Another aspect regarding unannounced SPs is related to the detection rate of SPs by the general-practitioners, which has been reported to be sometimes as high as 70%, although the majority of studies report rates below 15% (3). The low rate in our study confirms that careful and systematic training of SPs could reduce this almost to zero.
The process of training and validation of SPs that we have used, is quite detailed and time-consuming, as it involves bringing together an expert group to create a valid scenario, development of a checklist to ensure adherence to the scenario, considerable training for the SP, and then validation through review of one or more rehearsals of the scenario. However, we argue that it is necessary to follow a process like this in order to ensure that the collected information about the providers' performance is as accurate as possible. Still, no independent verification of the actual performance of the SP in the real-world setting was obtained—which would have been ideal. Alternatively, SPs could be rechecked on their performance at the end of the study period. Careful SP training for completing checklists is necessary to ensure validity and reliability of the data for assessment of performance of doctors.

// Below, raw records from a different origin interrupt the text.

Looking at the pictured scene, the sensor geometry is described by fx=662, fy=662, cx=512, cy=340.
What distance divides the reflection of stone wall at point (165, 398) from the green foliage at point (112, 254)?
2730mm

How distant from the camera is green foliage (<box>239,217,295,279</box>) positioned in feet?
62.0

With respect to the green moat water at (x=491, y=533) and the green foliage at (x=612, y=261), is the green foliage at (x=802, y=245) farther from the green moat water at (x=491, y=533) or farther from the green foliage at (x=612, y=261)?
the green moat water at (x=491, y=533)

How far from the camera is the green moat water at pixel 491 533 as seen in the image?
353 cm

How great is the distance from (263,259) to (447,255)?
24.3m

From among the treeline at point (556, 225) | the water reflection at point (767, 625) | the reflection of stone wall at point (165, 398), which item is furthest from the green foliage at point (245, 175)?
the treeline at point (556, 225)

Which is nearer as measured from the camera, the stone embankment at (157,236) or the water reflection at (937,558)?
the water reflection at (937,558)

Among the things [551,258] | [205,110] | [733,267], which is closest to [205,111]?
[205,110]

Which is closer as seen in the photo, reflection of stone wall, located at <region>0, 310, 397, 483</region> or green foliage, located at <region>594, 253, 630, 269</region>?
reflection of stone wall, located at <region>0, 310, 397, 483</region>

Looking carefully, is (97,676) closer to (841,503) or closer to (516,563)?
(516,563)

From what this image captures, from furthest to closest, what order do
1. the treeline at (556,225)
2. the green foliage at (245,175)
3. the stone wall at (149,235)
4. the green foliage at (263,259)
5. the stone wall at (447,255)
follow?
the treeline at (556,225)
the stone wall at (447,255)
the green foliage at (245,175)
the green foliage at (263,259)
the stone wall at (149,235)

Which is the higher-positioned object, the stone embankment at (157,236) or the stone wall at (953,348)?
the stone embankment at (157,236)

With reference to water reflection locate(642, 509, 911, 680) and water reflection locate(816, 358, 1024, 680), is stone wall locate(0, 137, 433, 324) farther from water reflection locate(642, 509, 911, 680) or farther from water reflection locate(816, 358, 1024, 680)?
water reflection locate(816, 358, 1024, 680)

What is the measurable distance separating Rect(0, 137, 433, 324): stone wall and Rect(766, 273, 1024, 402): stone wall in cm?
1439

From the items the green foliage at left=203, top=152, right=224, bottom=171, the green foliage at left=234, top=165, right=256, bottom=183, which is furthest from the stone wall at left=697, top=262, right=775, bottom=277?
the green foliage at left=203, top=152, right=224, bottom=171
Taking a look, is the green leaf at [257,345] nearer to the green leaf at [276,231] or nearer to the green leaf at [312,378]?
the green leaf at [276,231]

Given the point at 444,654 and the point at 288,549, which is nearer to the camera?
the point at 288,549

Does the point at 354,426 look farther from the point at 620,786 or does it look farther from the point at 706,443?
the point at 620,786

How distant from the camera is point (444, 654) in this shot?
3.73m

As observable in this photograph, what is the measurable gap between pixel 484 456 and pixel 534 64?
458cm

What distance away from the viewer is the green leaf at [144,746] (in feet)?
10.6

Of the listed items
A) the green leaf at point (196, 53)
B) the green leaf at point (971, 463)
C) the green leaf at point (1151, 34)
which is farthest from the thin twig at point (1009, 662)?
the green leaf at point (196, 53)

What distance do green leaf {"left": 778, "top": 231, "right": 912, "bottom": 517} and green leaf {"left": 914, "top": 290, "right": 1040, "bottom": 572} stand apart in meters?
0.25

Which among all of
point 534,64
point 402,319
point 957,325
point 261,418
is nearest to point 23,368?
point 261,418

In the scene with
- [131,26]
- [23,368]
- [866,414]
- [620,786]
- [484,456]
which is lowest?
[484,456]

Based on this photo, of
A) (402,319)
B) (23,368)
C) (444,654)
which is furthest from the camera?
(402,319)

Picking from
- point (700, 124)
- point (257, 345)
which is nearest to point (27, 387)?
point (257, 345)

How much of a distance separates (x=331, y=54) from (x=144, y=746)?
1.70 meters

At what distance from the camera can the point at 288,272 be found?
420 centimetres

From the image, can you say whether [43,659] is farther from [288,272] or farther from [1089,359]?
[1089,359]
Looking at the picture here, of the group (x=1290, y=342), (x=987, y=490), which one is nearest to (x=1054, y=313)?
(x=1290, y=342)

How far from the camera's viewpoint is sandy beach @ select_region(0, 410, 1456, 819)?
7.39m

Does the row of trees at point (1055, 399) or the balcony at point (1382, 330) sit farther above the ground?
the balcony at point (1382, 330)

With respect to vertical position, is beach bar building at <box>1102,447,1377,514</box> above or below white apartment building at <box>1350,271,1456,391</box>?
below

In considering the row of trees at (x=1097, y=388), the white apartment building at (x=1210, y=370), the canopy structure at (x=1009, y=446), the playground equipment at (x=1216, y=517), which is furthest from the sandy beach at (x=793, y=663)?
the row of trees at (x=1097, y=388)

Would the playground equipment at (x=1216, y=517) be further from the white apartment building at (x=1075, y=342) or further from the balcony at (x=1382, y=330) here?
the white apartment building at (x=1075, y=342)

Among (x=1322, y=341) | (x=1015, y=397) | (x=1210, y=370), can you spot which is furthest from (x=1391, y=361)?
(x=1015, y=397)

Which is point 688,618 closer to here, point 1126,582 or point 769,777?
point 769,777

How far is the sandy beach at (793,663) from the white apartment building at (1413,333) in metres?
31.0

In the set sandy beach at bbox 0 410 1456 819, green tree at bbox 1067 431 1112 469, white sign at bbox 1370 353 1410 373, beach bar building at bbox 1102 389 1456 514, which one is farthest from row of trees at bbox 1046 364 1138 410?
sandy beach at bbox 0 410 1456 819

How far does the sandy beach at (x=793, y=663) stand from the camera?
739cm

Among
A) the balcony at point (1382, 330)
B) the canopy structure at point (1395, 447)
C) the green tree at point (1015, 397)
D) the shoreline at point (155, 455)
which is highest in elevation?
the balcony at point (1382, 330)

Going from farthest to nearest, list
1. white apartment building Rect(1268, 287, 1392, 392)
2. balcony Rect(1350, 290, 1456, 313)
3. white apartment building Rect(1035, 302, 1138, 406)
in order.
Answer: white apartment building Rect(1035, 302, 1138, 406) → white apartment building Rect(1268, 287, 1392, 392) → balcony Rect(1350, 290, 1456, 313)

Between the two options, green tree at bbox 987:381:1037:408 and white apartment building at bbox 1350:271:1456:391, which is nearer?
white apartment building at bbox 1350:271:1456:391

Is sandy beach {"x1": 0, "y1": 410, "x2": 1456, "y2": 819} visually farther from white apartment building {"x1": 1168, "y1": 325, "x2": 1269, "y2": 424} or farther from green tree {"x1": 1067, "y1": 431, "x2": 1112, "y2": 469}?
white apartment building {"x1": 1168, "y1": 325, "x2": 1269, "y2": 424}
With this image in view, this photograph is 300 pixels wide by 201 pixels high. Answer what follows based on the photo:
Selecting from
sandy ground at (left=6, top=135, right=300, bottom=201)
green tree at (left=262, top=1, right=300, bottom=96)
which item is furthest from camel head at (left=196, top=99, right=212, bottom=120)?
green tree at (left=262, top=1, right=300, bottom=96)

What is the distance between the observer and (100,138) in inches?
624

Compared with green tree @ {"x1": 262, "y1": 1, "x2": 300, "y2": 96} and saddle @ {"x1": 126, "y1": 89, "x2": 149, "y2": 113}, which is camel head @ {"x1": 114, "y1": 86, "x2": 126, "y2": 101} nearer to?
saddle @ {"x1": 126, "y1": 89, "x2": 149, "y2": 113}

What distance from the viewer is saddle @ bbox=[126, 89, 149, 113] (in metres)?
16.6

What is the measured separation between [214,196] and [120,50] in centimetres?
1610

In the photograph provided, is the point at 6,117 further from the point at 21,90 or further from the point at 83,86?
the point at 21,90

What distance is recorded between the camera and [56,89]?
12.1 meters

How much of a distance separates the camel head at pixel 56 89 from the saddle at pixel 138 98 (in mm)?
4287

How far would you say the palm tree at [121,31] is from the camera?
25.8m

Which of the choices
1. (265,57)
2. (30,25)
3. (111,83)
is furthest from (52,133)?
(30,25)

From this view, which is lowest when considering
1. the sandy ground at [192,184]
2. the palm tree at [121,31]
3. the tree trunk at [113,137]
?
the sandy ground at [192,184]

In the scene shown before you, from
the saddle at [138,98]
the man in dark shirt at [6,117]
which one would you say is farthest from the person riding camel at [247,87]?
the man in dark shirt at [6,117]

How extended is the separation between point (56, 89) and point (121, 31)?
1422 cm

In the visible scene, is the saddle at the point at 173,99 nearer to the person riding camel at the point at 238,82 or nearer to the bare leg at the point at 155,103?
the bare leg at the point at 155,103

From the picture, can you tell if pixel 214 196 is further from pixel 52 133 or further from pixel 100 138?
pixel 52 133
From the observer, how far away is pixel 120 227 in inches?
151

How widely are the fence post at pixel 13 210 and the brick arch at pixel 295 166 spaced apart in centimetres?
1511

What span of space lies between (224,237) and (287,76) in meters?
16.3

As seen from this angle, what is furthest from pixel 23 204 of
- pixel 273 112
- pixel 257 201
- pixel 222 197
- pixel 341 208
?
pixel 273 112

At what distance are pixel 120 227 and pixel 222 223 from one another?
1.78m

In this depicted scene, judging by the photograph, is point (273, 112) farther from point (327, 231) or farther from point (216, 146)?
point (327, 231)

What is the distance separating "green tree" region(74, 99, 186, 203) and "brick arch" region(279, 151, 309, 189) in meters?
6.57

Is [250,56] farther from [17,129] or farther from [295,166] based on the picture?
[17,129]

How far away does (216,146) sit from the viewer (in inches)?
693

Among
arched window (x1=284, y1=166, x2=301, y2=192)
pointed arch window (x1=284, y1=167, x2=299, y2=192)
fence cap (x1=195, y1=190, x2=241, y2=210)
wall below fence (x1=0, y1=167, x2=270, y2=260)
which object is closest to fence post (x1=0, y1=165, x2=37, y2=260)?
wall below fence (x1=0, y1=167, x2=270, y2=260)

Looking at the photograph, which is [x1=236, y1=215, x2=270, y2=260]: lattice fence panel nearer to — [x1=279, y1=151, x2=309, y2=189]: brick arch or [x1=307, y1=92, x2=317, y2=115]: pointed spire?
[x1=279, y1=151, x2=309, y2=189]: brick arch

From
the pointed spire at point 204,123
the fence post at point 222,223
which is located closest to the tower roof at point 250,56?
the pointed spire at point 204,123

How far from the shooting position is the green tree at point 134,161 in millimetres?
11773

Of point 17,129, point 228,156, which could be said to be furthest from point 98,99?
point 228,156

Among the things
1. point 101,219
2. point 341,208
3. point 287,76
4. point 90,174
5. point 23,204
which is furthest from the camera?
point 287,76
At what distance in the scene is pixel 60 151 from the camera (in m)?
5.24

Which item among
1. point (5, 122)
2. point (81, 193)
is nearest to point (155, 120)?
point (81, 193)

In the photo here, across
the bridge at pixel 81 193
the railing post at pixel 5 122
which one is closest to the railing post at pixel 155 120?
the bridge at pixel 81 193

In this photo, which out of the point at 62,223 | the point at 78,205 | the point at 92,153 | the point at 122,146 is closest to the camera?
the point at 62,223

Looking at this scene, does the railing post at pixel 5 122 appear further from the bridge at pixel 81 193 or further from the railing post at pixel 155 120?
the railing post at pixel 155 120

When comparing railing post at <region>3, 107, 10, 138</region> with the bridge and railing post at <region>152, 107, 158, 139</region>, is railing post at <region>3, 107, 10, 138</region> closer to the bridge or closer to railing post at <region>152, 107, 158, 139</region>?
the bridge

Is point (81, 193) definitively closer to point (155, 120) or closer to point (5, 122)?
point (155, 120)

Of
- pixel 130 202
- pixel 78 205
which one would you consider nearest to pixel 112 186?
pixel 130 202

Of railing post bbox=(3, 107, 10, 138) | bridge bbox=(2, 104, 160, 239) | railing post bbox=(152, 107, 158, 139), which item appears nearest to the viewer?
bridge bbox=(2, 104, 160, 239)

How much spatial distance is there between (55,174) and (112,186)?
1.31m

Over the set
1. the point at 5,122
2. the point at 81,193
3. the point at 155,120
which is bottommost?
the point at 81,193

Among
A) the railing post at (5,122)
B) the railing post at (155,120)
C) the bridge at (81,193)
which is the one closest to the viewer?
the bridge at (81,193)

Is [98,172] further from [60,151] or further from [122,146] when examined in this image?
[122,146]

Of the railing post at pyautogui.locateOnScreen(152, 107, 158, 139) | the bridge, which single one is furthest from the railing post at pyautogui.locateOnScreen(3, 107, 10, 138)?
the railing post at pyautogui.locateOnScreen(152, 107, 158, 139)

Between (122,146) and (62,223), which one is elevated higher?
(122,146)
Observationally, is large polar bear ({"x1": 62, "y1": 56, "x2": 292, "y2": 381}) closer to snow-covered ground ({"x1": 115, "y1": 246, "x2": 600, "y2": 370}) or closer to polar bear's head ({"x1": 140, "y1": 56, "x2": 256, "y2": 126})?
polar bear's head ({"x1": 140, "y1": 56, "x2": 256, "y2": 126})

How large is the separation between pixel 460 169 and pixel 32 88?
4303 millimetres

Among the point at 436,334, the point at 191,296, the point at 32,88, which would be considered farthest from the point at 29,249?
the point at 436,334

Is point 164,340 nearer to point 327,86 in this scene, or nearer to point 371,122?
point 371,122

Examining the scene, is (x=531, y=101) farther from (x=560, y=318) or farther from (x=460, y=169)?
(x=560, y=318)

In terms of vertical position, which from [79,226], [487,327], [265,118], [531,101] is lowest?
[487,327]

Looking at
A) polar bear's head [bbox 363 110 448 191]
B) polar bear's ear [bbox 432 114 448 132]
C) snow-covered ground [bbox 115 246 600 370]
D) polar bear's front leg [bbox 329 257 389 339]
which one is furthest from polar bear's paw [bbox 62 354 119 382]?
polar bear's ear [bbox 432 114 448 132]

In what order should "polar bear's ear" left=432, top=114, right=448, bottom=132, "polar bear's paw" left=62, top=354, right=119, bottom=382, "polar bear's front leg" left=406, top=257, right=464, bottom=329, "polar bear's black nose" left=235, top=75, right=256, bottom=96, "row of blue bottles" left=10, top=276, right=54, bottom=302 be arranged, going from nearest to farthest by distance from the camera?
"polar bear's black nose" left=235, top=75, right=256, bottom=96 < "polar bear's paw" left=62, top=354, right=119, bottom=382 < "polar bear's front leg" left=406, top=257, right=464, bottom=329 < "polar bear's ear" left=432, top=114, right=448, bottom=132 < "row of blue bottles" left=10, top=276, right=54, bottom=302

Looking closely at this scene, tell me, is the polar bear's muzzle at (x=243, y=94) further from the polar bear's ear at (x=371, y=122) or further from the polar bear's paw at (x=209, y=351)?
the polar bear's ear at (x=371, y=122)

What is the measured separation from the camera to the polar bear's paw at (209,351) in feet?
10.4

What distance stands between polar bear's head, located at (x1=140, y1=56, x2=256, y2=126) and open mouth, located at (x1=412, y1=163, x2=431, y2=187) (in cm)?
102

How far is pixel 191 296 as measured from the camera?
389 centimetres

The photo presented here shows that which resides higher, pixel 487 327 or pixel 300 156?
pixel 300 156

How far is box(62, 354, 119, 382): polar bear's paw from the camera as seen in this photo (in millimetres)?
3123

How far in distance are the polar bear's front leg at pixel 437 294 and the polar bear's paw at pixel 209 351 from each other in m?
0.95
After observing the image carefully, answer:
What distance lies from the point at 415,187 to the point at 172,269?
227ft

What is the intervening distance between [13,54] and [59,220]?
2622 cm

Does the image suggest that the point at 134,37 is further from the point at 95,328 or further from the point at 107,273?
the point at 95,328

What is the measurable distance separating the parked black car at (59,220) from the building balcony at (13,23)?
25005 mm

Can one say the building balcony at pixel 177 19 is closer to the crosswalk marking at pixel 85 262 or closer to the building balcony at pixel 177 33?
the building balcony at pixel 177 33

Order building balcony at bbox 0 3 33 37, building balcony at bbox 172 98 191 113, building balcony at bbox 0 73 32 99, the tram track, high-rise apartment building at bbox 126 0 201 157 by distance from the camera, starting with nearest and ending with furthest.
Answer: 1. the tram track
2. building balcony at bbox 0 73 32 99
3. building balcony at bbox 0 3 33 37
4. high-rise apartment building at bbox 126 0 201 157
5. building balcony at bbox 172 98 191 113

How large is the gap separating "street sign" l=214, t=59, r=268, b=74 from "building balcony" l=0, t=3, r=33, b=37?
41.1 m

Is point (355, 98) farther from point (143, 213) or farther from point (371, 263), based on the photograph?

Having a limited budget was the important reason for restricting the number of trained and validated SPs in this study. Moreover, our findings regarding the individual or group of SPs cannot be generalized, and this was not the aim of the study. However, what can be transferred to other studies, with similar objectives of evaluating performance, is how we developed the processes of validation and how the testing took place.
We describe, for the first time, a thorough validation of the technique of standardized patients in the portrayal of depressive disorders in primary-care settings. The methods of validation of SPs allows for confidence in employing this technique for evaluation of educational interventions in the field of management of depression in primary care. Similar techniques can be used for other psychiatric disorders in continuing medical education and professional development. Further research is needed to find the most appropriate ways of ensuring the accuracy and consistency of unannounced SPs in real practice.
The study was supported by the Tehran University of Medical Sciences through an educational study grant. Great thanks to the voluntary “standardized patients,” the staff of the Continuing Medical Education office, and the faculty members of the psychiatry department.
At the time of submission, the authors reported no competing interests.